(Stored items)
↓↓↓
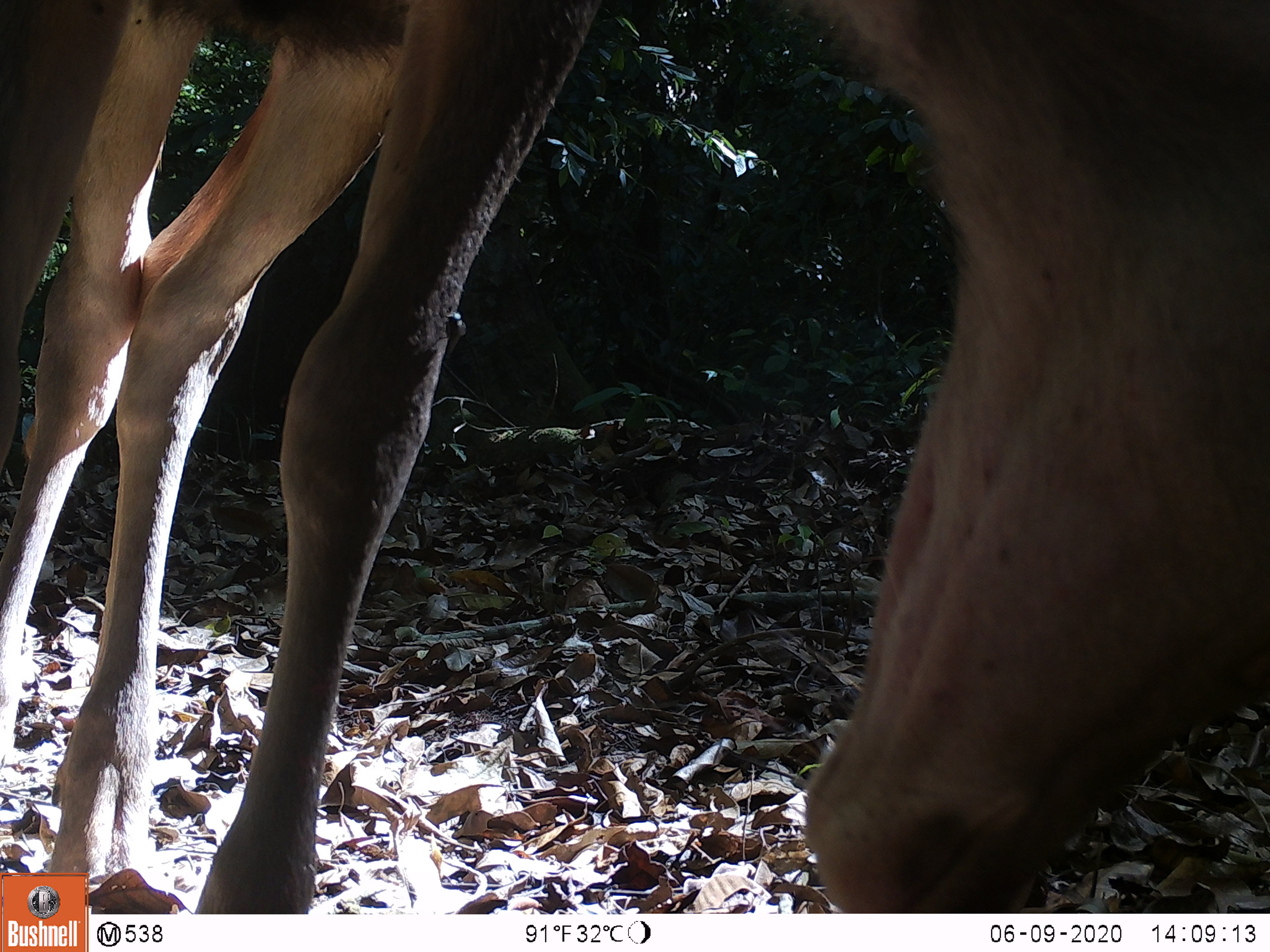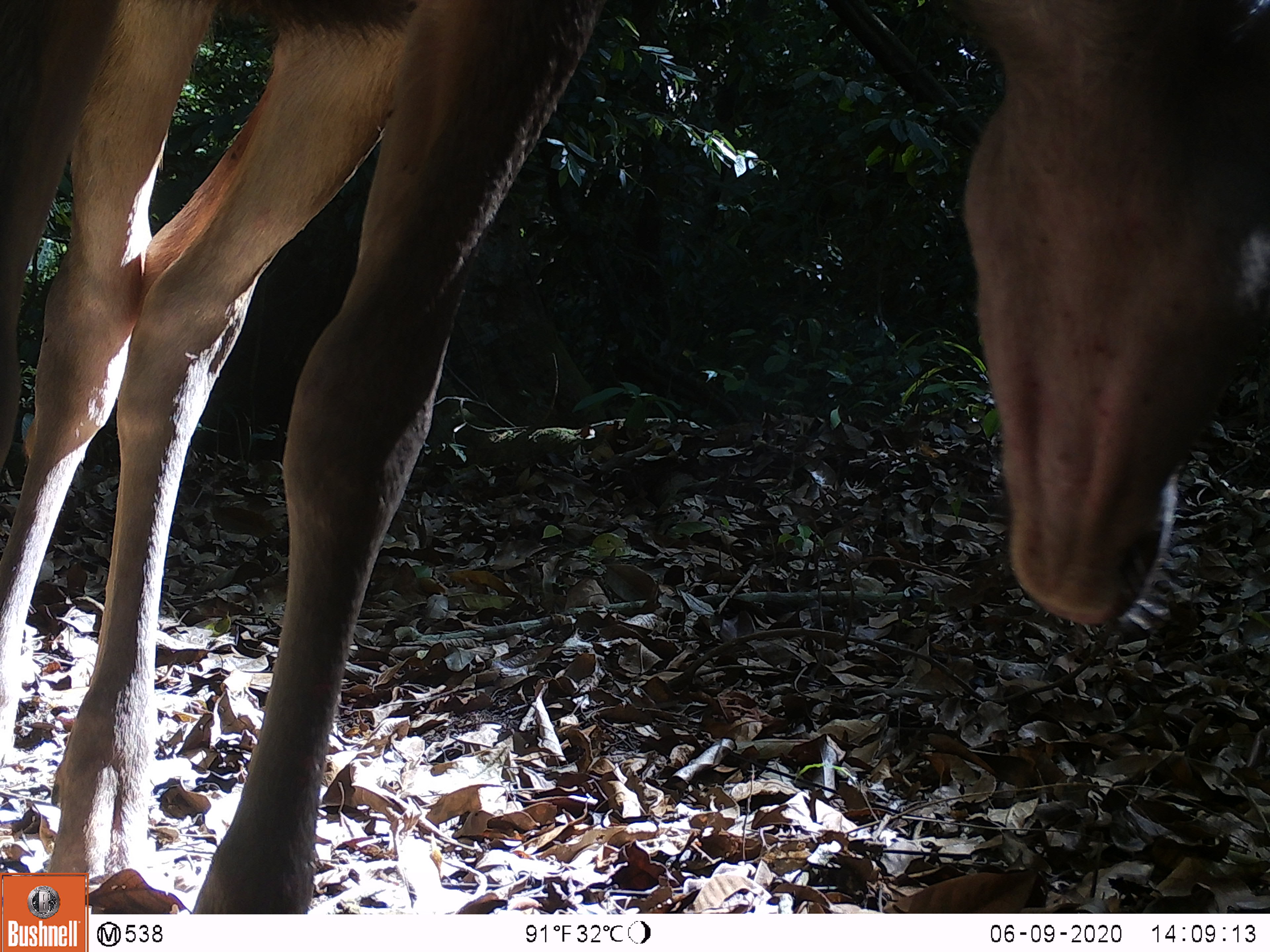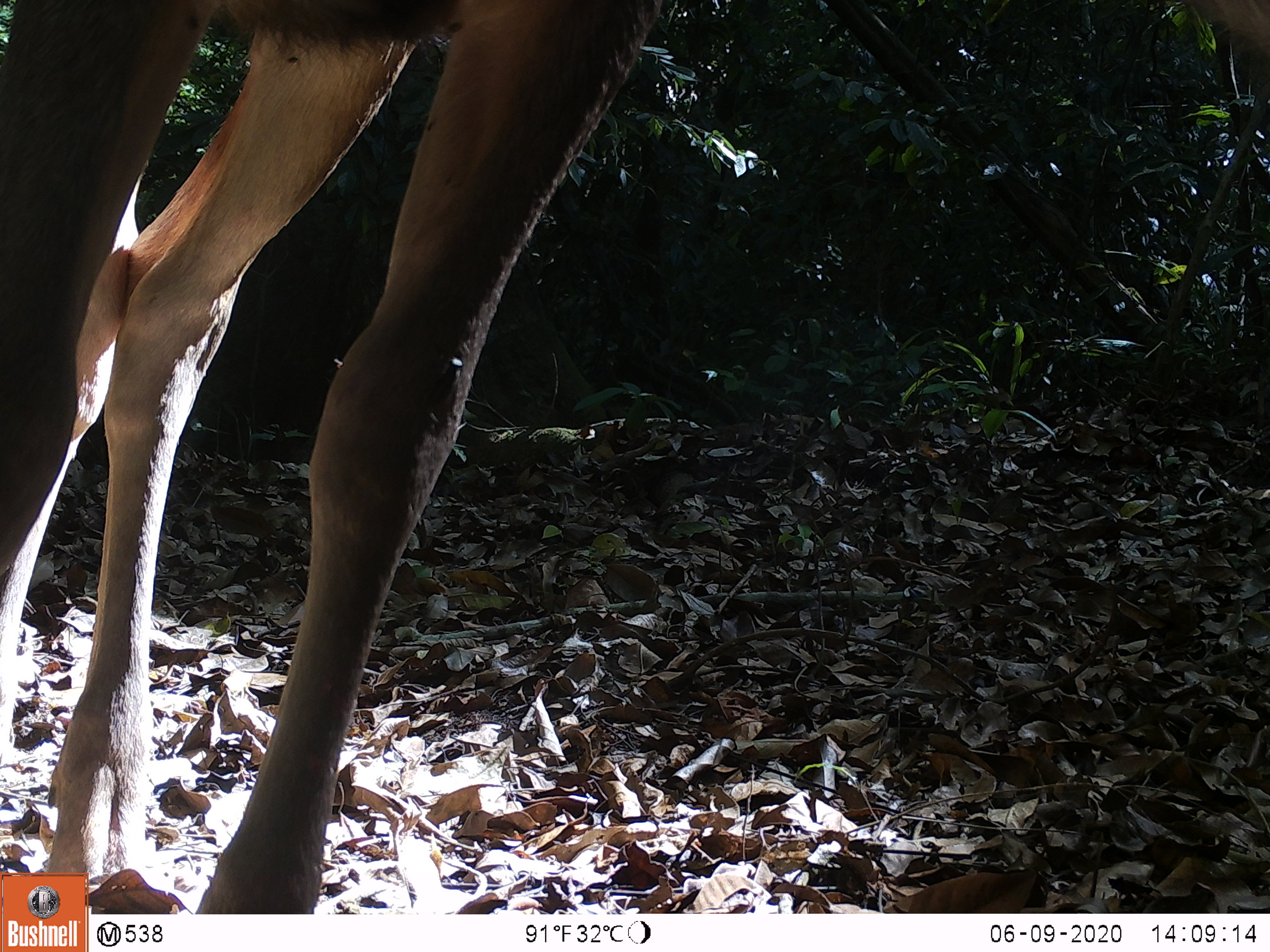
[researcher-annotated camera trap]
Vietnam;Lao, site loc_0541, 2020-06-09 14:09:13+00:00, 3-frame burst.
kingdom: Animalia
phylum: Chordata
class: Mammalia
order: Artiodactyla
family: Cervidae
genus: Muntiacus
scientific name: Muntiacus vuquangensis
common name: large-antlered muntjac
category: large antlered muntjac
Large antlered muntjac (large-antlered muntjac) (Muntiacus vuquangensis). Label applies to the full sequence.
↑↑↑
**WHAT THE TASK REQUIRES:**
Each entry should be transcribed exactly as given, with pictures omitted.

**OUTPUT BELOW:**
[researcher-annotated camera trap]
Vietnam;Lao, site loc_0541, 2020-06-09 14:09:13+00:00, 3-frame burst.
kingdom: Animalia
phylum: Chordata
class: Mammalia
order: Artiodactyla
family: Cervidae
genus: Muntiacus
scientific name: Muntiacus vuquangensis
common name: large-antlered muntjac
category: large antlered muntjac
Large antlered muntjac (large-antlered muntjac) (Muntiacus vuquangensis). Label applies to the full sequence.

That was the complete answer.